CHECKLIST: Here’s what you need to do if you move away from Sweden

What authorities do you need to inform before you leave, are you liable to Swedish tax and how can you access your Swedish pension? Here's a checklist.

CHECKLIST: Here's what you need to do if you move away from Sweden

Tell the relevant authorities if you’re leaving for more than a year

If you’re planning on leaving Sweden for more than a year, you will have to let the authorities know. The main authorities in question are Skatteverket (the Tax Agency) and Försäkringskassan (the Social Insurance Agency).


You have to tell Försäkringskassan when you leave so they can assess whether or not you still qualify for Swedish social insurance. As a general rule, you aren’t eligible for Swedish social insurance if you move away from Sweden, but there are exceptions, such as maternity or paternity benefits if you’re moving to another EU country.

This also applies to any family members who move with you – any over-18’s should send in their own documentation to Försäkingskassan about their move abroad. If you’re moving abroad with anyone under 18, you can include them in your own report to Försäkringskassan.

If both legal guardians are moving abroad together, both need to include any children in their application. If one legal guardian is moving abroad and the other is staying in Sweden, you need the guardian staying in Sweden to co-sign your application. If you are the sole legal guardian of any under-18’s travelling with you, you don’t need any documentation from the other parent.

You can register a move abroad with Försäkringskassan on the Mina sidor service on their website, here (log in with BankID).


If you are moving abroad for a year or longer, you also need to tell the Tax Agency. This also applies if you were planning on moving abroad for less than a year but ended up staying for longer.

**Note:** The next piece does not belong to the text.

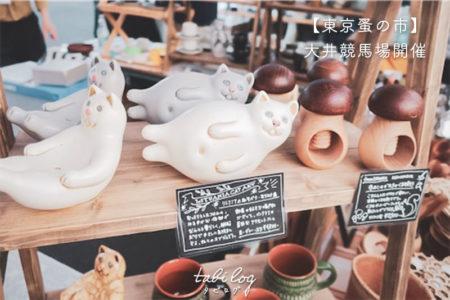【東京蚤の市(大井競馬場)】に行ってきた!店舗や売り物の様子・アクセス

If you move to another Nordic country, you will also need to register your move with that country’s authorities if you will be there for six months or more. You’ll be deregistered from the Swedish population register the same day you become registered in another Nordic country’s register.

This doesn’t mean that you’ll lose your personnummer – you’ll still be able to use it if you ever move back to Sweden – but you will no longer be registered as resident in Sweden.

Similarly to Försäkringskassan, you will also need to report any children you are bringing with you, and both legal guardians must sign the form, whether or not both guardians are moving abroad or not.

In some cases, you may still be liable to pay tax in Sweden even if you live abroad – particularly if you are a Swedish citizen or have lived in Sweden for at least ten years. This could be due to owning or renting out property in Sweden, having family in Sweden, or owning a business in Sweden.

You can tell the tax agency of your plans to move abroad here.

Contact your a-kassa, if relevant

If you are member of a Swedish a-kassa (unemployment insurance), make sure you tell them that you’re leaving the country. As a general rule, you have unemployment insurance in the country you work in, so you will most likely have to cancel your a-kassa subscription.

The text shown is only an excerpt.